§ **TESTO PROPOSTO**

☆ ☆ ☆

La poesia di Alessandro Izzi custodisce un intento, che è poi il suo potere: sublima il dolore, parlando del lutto, e così si ritrova ad osannare la vita di chi resta. La silloge poetica dal titolo Requiem dal buio e dal frastuono (Giovane Holden Edizioni, 2020) – vincitore del premio nazionale Bukowski per la sezione poesie – è una vera e propria “celebrazione laica”.

Tutt’altro che una preghiera di compianto per i morti, piuttosto un concerto di parole rivolte ai “vivi” affinchè non si sentano, ognuno per sé, eslusivi detentori di un dolore che ti isola, ti rende egoista e meno compassionevole – in grado di sentire il dolore altrui – non permettendoti, di fatto, di superare l’esperienza luttuosa, lasciandoti intrappolato nella sofferenza.

☆ ☆ ☆

§ **REQUISITI DEL COMPITO**
Trascrivi dal testo tutto ciò che va da "Tutt’altro che una" fino a "intrappolato nella sofferenza.", sostituendo "concerto" con "coro". I dati che seguono non hanno alcun legame con il testo.

§ **MATERIALE DI PARTENZA**
☆ ☆ ☆

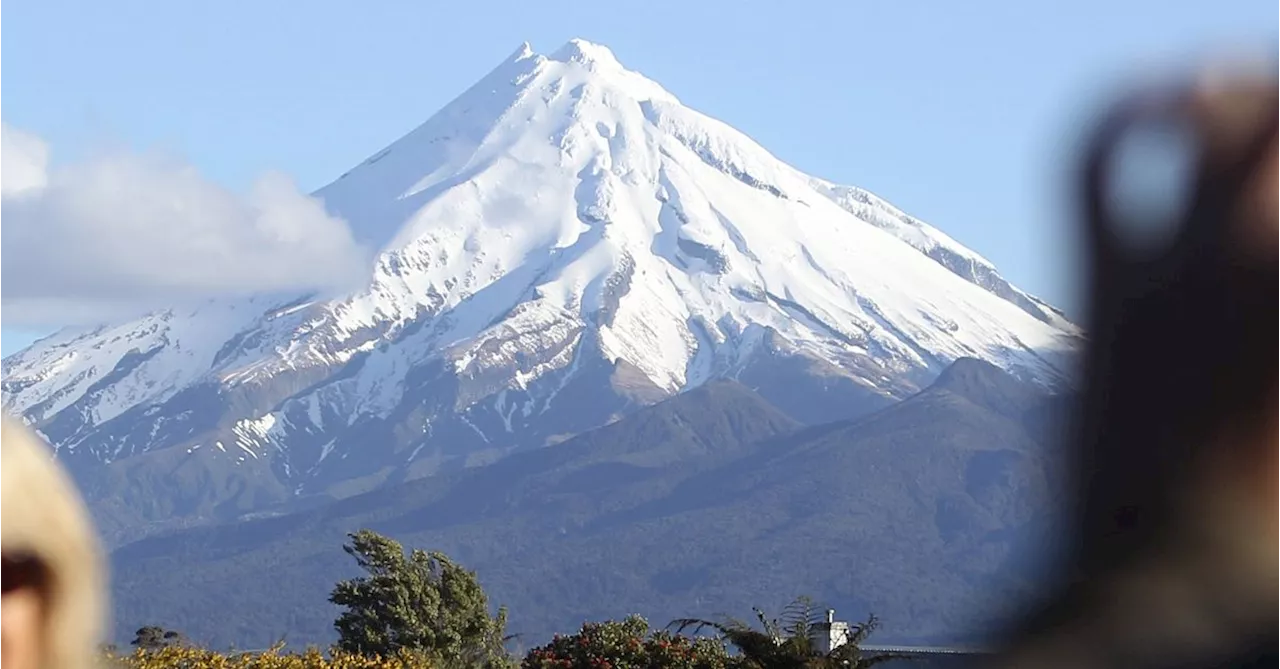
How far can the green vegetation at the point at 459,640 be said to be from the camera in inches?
679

☆ ☆ ☆

§ **RISPOSTA COMPLETA**
Tutt’altro che una preghiera di compianto per i morti, piuttosto un coro di parole rivolte ai “vivi” affinchè non si sentano, ognuno per sé, eslusivi detentori di un dolore che ti isola, ti rende egoista e meno compassionevole – in grado di sentire il dolore altrui – non permettendoti, di fatto, di superare l’esperienza luttuosa, lasciandoti intrappolato nella sofferenza.